My daughter, Emerson, was sitting in her carseat in the back row of the van as we drove home from dinner one evening. She was four at the time. Discipline was not her strong suit that day, and as evening came she got more and more out of control. She was angry with me because I I had corrected her pretty sternly at dinner.
She was scrunched down in her carseat, arms tightly crossed quietly fuming at me. Then I heard her tiny voice, speaking with great energy. “I don’t like you, daddy.” Then she went quiet. Even though she was four, it still stung a bit. It was a little slap at my identity and purpose as her father. A moment later she spoke again, almost like she was rethinking her position.

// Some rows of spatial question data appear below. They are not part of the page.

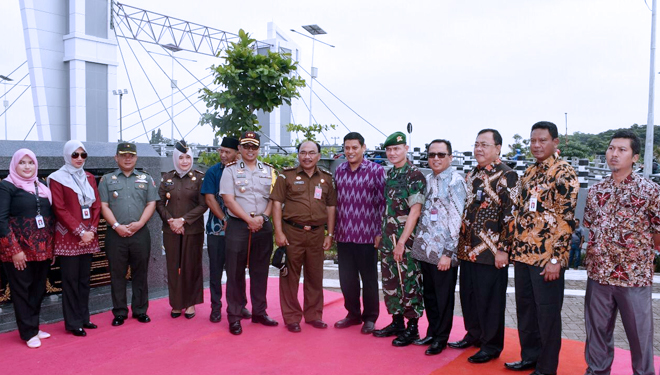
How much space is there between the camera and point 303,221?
171 inches

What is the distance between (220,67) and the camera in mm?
5496

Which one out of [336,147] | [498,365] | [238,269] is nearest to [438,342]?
[498,365]

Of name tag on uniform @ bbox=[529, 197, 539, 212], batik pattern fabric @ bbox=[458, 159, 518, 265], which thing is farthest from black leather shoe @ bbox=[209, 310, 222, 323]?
name tag on uniform @ bbox=[529, 197, 539, 212]

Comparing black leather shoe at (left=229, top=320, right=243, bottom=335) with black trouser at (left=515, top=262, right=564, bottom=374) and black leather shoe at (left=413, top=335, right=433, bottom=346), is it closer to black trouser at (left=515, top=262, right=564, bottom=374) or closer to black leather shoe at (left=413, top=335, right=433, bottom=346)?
black leather shoe at (left=413, top=335, right=433, bottom=346)

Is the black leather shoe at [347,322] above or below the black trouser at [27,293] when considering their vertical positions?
below

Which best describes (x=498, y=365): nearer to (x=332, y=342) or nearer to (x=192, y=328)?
(x=332, y=342)

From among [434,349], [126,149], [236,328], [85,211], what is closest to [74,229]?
[85,211]

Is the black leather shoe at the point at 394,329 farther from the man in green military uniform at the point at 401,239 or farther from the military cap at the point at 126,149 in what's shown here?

“Well… I like your beard… I just don’t like you.” That was so much better! My beard is magnificent. And since my beard hadn’t been a part of disciplining her, I can understand where she was coming from.
Watching my daughter work out her emotions toward me was fun, but her words stuck a chord. I thought about how many relationships I’ve had in my life with people who truly didn’t like me for me. They liked something about me: my performance, my loyalty, how I could support and encourage them. But their love didn’t extend to all of who I am.
I also realized that for a long time that’s how I saw God. There were certain things about me that God loved–my good behavior, my worship, my dedication. But there were just so many thing that didn’t line up with God’s wishes; God couldn’t really love all of me!